Our Transracial Journeys organization is included in a book by a best-selling author to be released in October. This post is to provide our families some background and context and was written as a collaboration by Avril McInally and April Dinwoodie.
In 2018 we were approached by best-selling author of Winners Take All and award-winning former New York Times columnist, Anand Giridharadas. He was writing his next book that centered on an insider account of activists, politicians, educators, and everyday citizens working to change minds, bridge divisions, and fight for democracy. He had heard of Transracial Journey's mission and the work we are doing to offer practical tools and support for families experiencing transracial adoption and thought it should be part of his research.
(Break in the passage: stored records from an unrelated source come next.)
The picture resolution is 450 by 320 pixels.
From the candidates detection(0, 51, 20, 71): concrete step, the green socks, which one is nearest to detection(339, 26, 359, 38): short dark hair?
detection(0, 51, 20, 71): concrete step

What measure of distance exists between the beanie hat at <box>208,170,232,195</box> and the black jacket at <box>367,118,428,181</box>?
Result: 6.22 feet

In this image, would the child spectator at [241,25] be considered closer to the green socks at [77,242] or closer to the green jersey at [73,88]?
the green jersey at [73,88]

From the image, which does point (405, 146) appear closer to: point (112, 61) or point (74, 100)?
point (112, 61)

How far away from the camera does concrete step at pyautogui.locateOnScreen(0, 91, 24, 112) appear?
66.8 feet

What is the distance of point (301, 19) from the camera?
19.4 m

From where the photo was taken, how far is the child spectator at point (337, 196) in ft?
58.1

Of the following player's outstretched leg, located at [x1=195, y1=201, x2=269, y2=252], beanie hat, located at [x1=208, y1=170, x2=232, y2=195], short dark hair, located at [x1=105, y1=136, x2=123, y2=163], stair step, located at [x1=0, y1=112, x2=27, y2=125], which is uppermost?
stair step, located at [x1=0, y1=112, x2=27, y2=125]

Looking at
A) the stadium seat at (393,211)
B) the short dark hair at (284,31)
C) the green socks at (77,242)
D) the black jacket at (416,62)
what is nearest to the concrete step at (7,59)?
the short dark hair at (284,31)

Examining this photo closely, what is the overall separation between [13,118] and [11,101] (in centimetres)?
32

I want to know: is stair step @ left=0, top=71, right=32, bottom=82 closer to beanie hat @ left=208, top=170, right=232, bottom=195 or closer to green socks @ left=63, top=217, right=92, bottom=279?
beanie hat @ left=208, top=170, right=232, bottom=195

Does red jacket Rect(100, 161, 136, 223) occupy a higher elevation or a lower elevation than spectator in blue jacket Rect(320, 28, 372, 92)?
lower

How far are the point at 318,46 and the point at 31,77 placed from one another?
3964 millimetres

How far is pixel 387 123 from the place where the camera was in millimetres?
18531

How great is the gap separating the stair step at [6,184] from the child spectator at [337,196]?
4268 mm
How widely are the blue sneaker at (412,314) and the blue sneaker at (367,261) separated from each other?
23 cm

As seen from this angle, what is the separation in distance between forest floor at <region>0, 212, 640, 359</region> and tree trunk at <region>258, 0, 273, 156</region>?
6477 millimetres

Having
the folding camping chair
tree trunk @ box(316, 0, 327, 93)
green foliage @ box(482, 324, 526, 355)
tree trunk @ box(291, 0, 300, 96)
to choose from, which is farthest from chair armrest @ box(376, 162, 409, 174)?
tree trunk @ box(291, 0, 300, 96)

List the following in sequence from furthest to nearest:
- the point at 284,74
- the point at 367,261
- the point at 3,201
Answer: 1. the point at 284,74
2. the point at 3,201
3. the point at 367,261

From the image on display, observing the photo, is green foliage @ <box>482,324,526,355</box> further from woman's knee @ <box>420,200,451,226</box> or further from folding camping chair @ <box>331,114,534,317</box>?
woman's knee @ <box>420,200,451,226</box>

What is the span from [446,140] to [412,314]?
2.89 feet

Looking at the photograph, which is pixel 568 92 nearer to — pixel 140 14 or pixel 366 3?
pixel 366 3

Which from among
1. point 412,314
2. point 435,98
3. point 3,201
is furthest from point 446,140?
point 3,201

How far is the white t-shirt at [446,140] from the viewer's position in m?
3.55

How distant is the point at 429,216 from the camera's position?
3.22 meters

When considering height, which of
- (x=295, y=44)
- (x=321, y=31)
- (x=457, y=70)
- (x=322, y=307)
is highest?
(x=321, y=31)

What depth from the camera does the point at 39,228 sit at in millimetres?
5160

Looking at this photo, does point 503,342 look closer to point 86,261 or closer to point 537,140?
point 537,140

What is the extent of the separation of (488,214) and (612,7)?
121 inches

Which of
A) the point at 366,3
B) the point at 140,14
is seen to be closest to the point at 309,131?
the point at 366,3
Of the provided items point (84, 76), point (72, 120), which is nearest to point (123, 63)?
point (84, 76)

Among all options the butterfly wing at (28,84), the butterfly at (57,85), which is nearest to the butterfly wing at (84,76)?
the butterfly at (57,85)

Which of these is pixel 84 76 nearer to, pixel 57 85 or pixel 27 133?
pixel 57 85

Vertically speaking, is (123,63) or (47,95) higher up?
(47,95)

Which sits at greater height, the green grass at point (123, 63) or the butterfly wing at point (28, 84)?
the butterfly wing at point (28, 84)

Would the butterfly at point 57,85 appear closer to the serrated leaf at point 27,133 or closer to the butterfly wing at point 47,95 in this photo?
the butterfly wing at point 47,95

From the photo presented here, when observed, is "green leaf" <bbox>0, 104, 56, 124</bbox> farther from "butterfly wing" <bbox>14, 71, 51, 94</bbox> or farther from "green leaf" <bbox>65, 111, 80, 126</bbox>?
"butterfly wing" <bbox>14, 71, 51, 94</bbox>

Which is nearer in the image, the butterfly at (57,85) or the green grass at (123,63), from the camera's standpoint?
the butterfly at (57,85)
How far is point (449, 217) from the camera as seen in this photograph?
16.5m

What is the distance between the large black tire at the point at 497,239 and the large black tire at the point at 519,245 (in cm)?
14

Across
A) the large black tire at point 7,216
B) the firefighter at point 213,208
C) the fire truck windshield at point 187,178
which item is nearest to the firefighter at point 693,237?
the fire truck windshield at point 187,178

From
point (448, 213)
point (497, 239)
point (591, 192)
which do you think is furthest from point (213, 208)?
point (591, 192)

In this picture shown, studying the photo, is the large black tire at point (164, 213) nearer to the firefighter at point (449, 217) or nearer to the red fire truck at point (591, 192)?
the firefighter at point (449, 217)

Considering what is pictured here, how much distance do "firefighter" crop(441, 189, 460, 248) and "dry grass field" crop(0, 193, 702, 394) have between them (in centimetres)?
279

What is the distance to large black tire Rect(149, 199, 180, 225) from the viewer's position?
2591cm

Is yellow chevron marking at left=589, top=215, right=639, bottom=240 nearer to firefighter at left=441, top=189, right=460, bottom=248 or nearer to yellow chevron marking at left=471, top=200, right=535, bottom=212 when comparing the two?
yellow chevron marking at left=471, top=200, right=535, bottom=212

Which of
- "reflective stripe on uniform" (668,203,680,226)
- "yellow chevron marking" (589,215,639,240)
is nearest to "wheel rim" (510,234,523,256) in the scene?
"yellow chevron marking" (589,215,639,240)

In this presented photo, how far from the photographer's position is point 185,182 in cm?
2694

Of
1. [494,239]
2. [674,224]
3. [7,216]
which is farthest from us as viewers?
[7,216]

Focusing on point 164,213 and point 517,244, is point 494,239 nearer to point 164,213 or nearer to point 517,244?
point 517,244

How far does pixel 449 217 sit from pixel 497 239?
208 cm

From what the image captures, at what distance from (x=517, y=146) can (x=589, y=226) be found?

Anand at TRJ Family Camp 2019 for Research
Because we fiercely protect the community we have nurtured, we thought long and hard about how best to engage with Anand. After several conversations with him and a lot of thoughtful discussions with our board we agreed to invite Anand to our Transracial Journeys Family Camp in 2019 with the understanding that the community we create is a sacred place and if invited in without a direct connection to transracial adoption it would be imperative he abide by our guidelines for engagement. We prepared families that were attending camp and clearly articulated what it would mean to speak to him "on the record".
This October, The Persuaders: At the Front Lines of the Fight for Hearts, Minds, and Democracy will be released by Penguin Randomhouse. As Anand describes in a pre-release article,
"I wrote THE PERSUADERS because I want those of us who believe in democracy to prevail against this dangerous ongoing revolt against the future....I set out to find the activists, politicians, educators, organizers, and others who are doing the work of persuasion when others aren’t and who I thought had something to teach us all. I talked with them, followed them, and then wrote a book about their quest, in a time of great crises, for a politics fierce and unapologetic enough truly to change things and smart and expansive enough to change the minds to get there."
A recent reviewer in Publishers Weekly wrote: “[Giridharadas]] interviews progressive leaders who seek to maintain their principles while appealing to the unconverted without denouncing them as bigots or alienating them with politically correct dogma.”
The second chapter of the book, Can Love Change A Mind?, features discussions Anand had with Transracial Journey leaders, parents and race equity trainers at Bellwether Camp in the summer of 2019. You may recognize some of the interviewees. As you read, keep in mind the preceding quote. We, as parents of transracially adopted children, sit in the landscape of this book with some amazing global leaders and activists all of whom have their own agendas and lived experiences.
Having had the opportunity to listen to adult transracial adoptees over the years, it is becoming more and more apparent that our kids and families in particular sit at the junction of more than one intersectionality be they race, adoption, gender identity, sexual orientation, age and more. For a lot of the world, adoption is not considered an intersectionality. If it were, then there would be far less adoption jokes. This particular intersectionality isn’t addressed in “our chapter”. It’s not really part of the author’s thesis or theses, but it is ours. So let’s start talking this up and engaging those who don’t have awareness of this aspect of our children’s identities. After all, that’s the modus operandi of this book.